Excerto:
■ ■ ■
Portanto, antes disto tudo ainda era preciso lavar a casa como devia ser e daí o sabão amarelo a ser tão precioso, porque mais nada a deixar o soalho amarelinho como ele. 
O sobrado de tábuas corridas, no caso de estar encerado, a ter de se esfregar todo primeiro com o esfregão de arame grosso e só depois a passar-lhe o pano encharcado e a seguir o sabão, a ensaboar em círculos com a escova de piassaba e a força dos braços e outra vez o pano encharcado a fazer desaparecer o sujo e a deixar um cheirinho a lavado por toda a casa. Quartos, sala, corredor e escadas. Tudo de joelhos no chão como que a cumprir uma penitência. Depois era só voltar a espalhar cera daquela que vinha em pacotes cor de laranja, esperar que secasse para lhe dar o lustro e, tudo outra vez numa penitência de joelhos doridos... Mas, em certos casos em que não havia qualquer torneira em casa, ainda a ser preciso ir buscar a água primeiro, em bilhas de barro ou cântaras de zinco, que, mais tarde, já eram só cântaros azuis de plástico, muito mais leves de trazer à cabeça empoleirados nas rodilhas das mulheres.

Cleo


 

segunda-feira, 3 de abril de 2023


Tudo servia para enfeitar o ramo de loureiro que a missa do Domingo de
Ramos pedia. As camélias encarnadas, cuidadosamente presas, com um fio de atar chouriças por entre as folhas. As serpentinas coloridas que sobravam do carnaval, enroladas em toda a volta e as tangerinas penduradas aqui e
ali, faziam-nos brilhar os olhos de alegria.
Por todo o caminho, pinhal abaixo, até á Benfeita, onde, no adro da igreja, já outros da terra que abalavam primeiro e de todas as outras terras da freguesia, também eles, inchados de orgulho e com os olhos a brilhar de tanta emoção pela beleza da sua obra. Seguravam com ambas as mãos, o mais aprumado que
conseguiam, o seu maravilhoso ramo.
■ ■ ■
Descrição do exercício: Transcreva fielmente o trecho do excerto desde "segunda-feira, 3 de" até "seu maravilhoso ramo.". As entradas apresentadas abaixo não têm qualquer papel neste exercício.
■ ■ ■
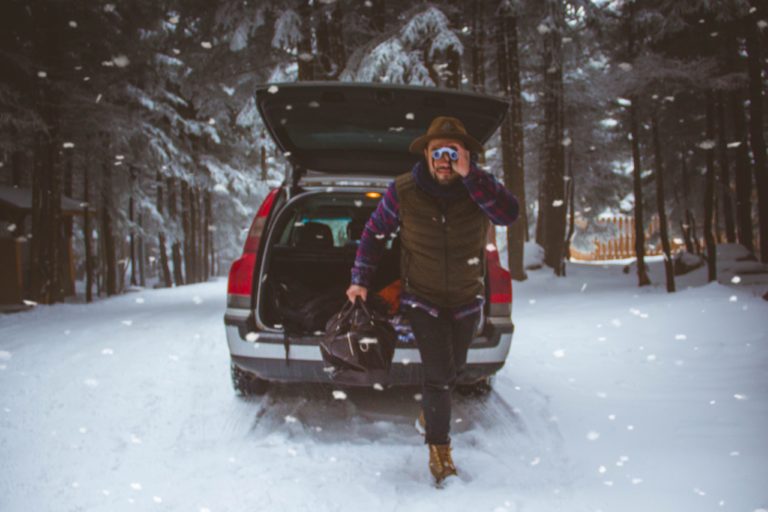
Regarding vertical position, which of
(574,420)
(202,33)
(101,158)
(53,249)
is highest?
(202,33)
■ ■ ■
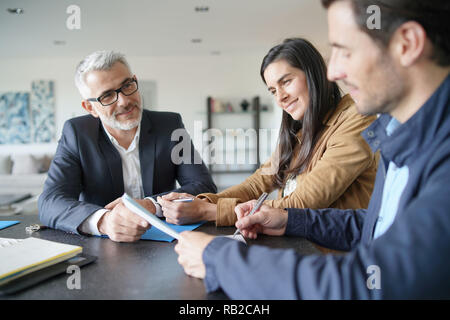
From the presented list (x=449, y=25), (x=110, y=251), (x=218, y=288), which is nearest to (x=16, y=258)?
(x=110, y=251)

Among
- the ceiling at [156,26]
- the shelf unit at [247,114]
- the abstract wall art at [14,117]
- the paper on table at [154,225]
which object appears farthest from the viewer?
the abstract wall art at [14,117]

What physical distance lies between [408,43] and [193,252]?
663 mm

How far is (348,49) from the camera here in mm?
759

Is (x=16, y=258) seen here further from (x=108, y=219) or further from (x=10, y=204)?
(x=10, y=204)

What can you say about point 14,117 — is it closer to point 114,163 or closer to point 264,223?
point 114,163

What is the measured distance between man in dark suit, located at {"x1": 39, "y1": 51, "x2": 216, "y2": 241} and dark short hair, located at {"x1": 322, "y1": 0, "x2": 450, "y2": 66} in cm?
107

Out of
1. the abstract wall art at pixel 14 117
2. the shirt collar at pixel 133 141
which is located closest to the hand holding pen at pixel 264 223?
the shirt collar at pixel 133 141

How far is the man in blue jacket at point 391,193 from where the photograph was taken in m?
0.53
■ ■ ■
Resultado do exercício:
segunda-feira, 3 de abril de 2023


Tudo servia para enfeitar o ramo de loureiro que a missa do Domingo de
Ramos pedia. As camélias encarnadas, cuidadosamente presas, com um fio de atar chouriças por entre as folhas. As serpentinas coloridas que sobravam do carnaval, enroladas em toda a volta e as tangerinas penduradas aqui e
ali, faziam-nos brilhar os olhos de alegria.
Por todo o caminho, pinhal abaixo, até á Benfeita, onde, no adro da igreja, já outros da terra que abalavam primeiro e de todas as outras terras da freguesia, também eles, inchados de orgulho e com os olhos a brilhar de tanta emoção pela beleza da sua obra. Seguravam com ambas as mãos, o mais aprumado que
conseguiam, o seu maravilhoso ramo.